U.K. Prime Minister Keir Starmer on Thursday fired the country’s ambassador to the United States, Peter Mandelson, over his links to the convicted sex offender Jeffrey Epstein.
In a statement in the House of Commons on Thursday, Foreign Office minister Stephen Doughty said the decision came in the wake of the publication this week of emails Mandelson sent to Epstein in the 2000s.
Britain’s Ambassador to the United States, Peter Mandelson, speaks during a reception at the ambassador’s residence on Feb. 26, 2025 in Washington.
Carl Court/Pool Photo via AP, File
“In light of the additional information in the emails written by Peter Mandelson, the prime minister has asked the foreign secretary to withdraw him as ambassador to the United States,” Doughty said.
He noted that Mandelson’s suggestion that Epstein’s first conviction was “wrongful and should be challenged” was new information.
On Wednesday, The Sun newspaper published emails that it said showed Mandelson telling Epstein to “fight for early release” shortly before Epstein was sentenced to 18 months in prison.
“I think the world of you,” Mandelson told him before he began his sentence for soliciting prostitution from a minor in June 2008.
Doughty said the emails showed that the “depth and extent” of Mandelson’s relationship with Epstein is “materially different” from what was known when he was appointed ambassador to Washington last year in the wake of the Labour Party’s election victory. Mandelson took up his post in February this year.

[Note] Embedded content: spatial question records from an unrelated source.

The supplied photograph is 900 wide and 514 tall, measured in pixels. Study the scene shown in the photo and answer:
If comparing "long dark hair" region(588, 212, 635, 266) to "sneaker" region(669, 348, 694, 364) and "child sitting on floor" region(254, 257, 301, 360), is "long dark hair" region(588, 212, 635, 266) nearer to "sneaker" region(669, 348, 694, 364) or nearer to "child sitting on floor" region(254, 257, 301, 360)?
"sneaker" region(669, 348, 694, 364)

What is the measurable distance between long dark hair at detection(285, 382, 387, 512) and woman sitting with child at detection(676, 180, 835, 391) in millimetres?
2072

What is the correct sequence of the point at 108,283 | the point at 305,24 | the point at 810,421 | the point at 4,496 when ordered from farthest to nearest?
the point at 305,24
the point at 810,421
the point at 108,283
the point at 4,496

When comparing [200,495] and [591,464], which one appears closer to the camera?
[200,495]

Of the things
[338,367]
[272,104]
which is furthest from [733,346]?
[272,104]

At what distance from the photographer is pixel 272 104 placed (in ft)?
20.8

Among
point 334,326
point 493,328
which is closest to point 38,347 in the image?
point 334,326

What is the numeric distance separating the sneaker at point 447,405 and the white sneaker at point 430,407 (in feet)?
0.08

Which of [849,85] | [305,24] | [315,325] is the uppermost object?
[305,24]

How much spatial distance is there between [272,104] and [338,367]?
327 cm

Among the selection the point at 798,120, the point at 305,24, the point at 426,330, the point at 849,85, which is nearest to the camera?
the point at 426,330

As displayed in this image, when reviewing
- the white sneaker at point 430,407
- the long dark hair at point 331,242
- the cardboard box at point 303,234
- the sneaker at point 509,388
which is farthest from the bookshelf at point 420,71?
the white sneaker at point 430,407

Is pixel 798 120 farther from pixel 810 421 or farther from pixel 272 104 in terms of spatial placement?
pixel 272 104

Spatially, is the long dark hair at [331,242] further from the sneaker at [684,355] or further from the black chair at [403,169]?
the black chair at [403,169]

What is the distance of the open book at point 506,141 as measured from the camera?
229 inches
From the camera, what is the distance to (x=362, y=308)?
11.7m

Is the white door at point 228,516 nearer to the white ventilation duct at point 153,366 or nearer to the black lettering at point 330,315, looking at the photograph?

The emails were published after the Democrats on the House Oversight Committee released a 50th birthday album compiled in 2003 for Epstein, who at the time was a wealthy and well-connected financier. In that album, Mandelson called Epstein “my best pal” in a handwritten note.
The decision to fire Mandelson comes just a day after Starmer said he had “confidence” in the country’s ambassador to the United States.
Epstein took his own life in prison in August 2019 while awaiting trial on sex-trafficking charges, more than a decade after his conviction.
A skilled political operator, Mandelson is no stranger to controversy, having twice resigned from former Prime Minister Tony Blair’s government in 1998 and 2001.
He subsequently became a European Commissioner when Britain was still in the European Union, before returning to front line British politics in 2008 to serve under Blair’s successor, Gordon Brown.
Starmer considered Mandelson’s trade experience in the EU as vital in helping to limit the scale of tariffs imposed on the import of British goods into the U.S.